Import wołowiny z Mercosur grozi europejskim rolnikom i środowisku?

Szczególne obawy budzą elementy szlachetne, które będą stanowić do 75% importu. Już teraz mięso z tych krajów jest tańsze o 18–32%, co zagraża rentowności europejskich gospodarstw.
Dalsza część artykułu pod materiałem wideo
Mięso z antybiotykami i hormonami?
UE formalnie zakazała antybiotyków jako stymulatorów wzrostu, jednak importowane mięso nie zawsze spełnia te standardy. „Deklaracje honorowe” weterynarzy nie gwarantują, że nie stosowano zakazanych substancji. W Brazylii dostępnych jest 23 preparaty hormonalne zawierające estradiol 17β – substancję zakazaną w UE.

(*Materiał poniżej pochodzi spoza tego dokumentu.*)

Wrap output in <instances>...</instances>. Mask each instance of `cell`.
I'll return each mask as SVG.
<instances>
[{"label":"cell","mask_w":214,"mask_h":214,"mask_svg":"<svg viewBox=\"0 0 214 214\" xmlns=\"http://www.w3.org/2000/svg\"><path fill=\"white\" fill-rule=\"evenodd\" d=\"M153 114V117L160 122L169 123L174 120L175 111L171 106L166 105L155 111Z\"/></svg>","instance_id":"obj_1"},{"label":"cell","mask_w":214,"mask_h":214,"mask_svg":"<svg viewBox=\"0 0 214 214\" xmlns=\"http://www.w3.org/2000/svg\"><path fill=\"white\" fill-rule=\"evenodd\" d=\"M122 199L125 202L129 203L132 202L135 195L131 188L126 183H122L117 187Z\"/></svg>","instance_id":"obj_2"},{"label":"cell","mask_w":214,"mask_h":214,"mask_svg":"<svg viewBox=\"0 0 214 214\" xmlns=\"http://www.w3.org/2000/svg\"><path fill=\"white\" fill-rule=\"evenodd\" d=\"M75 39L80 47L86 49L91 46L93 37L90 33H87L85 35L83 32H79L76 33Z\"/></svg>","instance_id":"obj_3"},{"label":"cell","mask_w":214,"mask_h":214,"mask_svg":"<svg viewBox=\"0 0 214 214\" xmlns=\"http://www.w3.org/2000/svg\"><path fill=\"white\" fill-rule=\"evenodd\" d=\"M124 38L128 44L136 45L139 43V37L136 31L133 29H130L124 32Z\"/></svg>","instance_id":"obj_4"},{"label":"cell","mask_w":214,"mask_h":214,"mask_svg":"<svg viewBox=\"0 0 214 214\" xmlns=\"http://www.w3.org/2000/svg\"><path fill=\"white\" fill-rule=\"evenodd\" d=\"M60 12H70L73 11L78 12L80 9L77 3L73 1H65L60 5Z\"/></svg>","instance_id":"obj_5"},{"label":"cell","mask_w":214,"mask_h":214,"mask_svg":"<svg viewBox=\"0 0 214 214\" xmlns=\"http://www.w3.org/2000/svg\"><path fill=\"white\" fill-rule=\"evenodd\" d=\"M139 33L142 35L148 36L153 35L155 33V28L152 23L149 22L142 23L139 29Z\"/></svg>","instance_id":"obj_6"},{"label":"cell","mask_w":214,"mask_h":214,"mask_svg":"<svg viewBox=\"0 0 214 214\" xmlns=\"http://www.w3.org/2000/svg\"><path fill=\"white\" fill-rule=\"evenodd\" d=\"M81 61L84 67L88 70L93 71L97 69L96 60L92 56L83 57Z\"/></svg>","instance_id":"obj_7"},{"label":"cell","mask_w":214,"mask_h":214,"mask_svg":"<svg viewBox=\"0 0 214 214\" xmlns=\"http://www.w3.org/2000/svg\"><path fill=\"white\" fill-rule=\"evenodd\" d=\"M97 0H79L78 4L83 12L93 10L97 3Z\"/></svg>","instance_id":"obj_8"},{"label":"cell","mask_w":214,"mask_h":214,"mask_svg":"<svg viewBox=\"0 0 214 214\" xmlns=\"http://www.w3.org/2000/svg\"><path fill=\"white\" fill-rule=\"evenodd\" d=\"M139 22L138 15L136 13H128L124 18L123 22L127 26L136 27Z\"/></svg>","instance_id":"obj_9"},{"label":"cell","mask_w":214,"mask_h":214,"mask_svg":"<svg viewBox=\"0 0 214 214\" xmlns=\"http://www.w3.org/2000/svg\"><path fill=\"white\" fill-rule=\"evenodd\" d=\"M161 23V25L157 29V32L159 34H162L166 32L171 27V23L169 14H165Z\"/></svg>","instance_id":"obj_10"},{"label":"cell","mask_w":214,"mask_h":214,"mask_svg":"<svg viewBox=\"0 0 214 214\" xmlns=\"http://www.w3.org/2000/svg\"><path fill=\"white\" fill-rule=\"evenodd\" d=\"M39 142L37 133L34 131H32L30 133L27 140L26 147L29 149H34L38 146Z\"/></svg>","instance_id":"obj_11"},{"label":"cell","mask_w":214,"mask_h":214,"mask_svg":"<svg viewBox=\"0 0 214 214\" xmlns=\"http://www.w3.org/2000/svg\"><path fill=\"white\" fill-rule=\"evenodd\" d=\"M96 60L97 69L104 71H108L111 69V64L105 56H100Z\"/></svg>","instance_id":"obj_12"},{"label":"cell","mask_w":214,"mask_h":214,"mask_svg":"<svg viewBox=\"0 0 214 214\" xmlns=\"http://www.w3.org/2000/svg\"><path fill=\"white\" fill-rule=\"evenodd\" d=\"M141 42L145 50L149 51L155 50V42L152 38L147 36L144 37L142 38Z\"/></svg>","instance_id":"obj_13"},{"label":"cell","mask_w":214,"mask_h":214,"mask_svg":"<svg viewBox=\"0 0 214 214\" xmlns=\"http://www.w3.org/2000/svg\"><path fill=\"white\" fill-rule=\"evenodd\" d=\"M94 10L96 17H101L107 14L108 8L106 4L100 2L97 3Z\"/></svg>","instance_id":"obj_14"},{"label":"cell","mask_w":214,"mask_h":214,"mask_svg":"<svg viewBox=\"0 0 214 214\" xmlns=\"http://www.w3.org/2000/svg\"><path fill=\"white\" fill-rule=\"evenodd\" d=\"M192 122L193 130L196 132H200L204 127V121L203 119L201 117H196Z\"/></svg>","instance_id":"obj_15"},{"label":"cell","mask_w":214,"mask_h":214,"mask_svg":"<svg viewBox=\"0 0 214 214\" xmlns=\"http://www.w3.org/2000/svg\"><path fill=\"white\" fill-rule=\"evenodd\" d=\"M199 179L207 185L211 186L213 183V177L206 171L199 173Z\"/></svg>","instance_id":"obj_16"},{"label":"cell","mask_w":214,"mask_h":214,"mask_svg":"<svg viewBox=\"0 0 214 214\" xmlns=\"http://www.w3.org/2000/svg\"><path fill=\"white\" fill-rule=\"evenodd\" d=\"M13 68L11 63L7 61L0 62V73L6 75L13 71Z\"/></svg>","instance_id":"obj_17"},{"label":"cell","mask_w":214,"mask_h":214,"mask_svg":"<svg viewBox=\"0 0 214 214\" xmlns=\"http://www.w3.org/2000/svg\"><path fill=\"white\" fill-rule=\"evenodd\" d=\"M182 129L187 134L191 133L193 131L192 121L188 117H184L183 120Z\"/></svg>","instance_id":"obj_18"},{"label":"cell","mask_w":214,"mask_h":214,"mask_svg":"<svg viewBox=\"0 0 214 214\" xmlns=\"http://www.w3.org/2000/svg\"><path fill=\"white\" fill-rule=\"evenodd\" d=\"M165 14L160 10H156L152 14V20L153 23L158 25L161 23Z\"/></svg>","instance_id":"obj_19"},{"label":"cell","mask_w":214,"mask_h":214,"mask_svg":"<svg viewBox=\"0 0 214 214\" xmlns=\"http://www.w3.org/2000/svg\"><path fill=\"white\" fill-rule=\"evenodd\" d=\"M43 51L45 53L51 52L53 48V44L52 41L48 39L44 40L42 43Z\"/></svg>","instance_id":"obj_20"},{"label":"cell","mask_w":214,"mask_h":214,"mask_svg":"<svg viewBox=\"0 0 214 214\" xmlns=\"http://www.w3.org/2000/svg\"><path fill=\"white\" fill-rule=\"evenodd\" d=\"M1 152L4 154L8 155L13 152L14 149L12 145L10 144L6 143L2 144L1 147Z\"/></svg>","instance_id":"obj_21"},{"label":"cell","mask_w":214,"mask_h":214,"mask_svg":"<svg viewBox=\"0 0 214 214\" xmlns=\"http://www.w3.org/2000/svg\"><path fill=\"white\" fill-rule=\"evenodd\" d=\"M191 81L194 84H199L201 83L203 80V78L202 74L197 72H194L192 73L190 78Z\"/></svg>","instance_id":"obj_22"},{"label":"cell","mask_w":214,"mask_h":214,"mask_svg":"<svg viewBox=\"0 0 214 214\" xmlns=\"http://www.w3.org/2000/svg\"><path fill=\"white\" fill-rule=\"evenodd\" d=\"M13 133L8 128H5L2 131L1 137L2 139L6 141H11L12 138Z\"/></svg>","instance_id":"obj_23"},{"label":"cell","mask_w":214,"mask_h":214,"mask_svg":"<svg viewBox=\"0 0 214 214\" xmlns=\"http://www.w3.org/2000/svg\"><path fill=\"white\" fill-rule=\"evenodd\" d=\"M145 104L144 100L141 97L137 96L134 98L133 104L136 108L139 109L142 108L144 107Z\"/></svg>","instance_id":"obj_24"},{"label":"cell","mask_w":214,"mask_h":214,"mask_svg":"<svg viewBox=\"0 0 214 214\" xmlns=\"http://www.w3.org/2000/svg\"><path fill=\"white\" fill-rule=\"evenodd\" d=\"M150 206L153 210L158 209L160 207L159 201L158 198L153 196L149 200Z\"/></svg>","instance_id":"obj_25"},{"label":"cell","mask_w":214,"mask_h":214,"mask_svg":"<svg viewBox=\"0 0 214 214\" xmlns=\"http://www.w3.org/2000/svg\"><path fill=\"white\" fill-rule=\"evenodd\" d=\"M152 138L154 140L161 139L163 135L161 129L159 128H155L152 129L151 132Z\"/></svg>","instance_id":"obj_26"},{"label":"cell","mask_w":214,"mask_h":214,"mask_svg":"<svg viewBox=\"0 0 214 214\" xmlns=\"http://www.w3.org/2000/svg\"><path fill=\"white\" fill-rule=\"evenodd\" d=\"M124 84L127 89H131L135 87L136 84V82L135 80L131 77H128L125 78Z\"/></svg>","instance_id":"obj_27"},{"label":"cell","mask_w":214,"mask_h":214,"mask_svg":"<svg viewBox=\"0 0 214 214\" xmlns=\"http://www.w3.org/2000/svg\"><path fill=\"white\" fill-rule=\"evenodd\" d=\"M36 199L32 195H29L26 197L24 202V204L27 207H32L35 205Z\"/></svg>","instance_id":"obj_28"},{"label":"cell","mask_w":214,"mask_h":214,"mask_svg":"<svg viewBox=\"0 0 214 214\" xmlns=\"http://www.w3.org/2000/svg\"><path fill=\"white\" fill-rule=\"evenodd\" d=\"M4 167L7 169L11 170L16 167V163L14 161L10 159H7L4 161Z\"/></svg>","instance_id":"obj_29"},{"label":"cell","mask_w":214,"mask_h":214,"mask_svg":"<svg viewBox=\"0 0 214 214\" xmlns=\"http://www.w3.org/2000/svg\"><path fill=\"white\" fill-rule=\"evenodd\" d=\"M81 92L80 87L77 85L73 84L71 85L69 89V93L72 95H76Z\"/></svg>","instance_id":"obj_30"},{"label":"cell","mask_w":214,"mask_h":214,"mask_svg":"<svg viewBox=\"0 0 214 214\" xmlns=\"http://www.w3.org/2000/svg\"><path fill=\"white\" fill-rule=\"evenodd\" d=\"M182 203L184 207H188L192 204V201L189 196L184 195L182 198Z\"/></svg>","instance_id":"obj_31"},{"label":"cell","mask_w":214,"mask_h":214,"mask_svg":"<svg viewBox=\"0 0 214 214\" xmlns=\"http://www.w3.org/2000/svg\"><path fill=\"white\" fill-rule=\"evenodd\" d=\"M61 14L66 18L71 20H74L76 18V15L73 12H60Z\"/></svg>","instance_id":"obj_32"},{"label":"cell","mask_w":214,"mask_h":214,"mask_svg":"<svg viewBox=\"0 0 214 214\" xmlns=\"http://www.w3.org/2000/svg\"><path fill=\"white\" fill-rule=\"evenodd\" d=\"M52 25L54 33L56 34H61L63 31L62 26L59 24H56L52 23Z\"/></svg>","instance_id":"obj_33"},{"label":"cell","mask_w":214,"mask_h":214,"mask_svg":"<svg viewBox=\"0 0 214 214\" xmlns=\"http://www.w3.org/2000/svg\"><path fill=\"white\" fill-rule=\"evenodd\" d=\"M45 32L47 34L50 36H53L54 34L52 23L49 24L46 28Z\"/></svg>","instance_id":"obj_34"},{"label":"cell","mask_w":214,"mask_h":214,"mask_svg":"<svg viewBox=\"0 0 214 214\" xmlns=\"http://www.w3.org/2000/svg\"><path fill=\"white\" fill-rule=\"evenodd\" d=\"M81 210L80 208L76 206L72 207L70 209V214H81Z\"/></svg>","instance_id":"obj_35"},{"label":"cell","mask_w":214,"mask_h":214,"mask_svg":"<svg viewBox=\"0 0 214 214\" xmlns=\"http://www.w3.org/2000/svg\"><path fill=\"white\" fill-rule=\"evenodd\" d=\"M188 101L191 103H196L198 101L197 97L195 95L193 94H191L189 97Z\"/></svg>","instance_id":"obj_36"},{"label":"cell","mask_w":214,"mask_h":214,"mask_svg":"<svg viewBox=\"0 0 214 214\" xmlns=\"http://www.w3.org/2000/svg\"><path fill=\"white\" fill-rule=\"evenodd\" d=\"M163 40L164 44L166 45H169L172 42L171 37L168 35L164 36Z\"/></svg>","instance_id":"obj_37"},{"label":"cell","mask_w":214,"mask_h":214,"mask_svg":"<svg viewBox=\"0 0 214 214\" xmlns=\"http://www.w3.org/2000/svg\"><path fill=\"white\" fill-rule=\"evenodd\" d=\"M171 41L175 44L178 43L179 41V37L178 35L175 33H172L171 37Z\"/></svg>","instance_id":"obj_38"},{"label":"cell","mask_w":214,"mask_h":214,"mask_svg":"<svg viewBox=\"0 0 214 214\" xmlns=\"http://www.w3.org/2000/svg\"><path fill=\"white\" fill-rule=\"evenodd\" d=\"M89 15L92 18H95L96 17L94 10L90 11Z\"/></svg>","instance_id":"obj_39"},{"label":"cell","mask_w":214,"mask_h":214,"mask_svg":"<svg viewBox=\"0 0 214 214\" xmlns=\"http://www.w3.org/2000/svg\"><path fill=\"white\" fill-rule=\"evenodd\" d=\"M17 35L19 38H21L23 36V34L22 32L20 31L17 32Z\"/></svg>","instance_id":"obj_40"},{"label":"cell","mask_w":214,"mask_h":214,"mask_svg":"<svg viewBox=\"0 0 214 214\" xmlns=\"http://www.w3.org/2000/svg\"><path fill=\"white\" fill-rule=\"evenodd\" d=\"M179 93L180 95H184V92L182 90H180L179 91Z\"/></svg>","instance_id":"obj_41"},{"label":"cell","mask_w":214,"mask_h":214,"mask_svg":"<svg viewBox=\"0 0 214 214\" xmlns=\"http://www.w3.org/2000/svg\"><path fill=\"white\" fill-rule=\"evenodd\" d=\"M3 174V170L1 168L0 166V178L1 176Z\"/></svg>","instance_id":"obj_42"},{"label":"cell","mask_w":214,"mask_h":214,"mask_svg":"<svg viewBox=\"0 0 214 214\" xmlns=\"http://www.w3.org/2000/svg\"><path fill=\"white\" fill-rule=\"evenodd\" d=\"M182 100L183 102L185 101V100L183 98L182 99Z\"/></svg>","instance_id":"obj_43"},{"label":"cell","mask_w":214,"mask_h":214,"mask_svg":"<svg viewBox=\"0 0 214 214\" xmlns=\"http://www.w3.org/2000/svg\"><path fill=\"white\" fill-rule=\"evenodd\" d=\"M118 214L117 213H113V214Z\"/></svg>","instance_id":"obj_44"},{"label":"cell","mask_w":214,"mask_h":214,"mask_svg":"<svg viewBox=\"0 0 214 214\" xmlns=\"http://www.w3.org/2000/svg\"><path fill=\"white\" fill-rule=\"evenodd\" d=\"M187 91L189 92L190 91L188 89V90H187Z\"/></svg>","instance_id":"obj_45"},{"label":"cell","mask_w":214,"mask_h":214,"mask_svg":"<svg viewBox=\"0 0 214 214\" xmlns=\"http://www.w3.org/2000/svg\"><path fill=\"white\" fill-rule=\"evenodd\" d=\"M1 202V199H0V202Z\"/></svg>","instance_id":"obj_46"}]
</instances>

Słaba identyfikowalność i wylesianie
Europejskie regulacje wymagają pełnej identyfikowalności bydła. W Brazylii takie śledzenie dotyczy jedynie końcowego opasu. W efekcie brak jest wiedzy, czy zwierzęta nie pochodziły z obszarów po wylesieniach. Tylko w 2020 roku Amazonia straciła 4,2 mln hektarów lasu pierwotnego.
Utrata suwerenności żywnościowej
Zmniejszające się pogłowie i liczba gospodarstw prowadzą do rosnącej zależności od importu. Produkcja europejska przegrywa z tańszym, ale gorzej kontrolowanym mięsem z Mercosur. Grozi to zamykaniem kolejnych gospodarstw i utratą tradycyjnego rolnictwa.
Potrzebne są klauzule lustrzane
Eksperci wskazują, że niezbędne jest:
Uwzględnienie klauzul lustrzanych w każdej nowej umowie handlowej.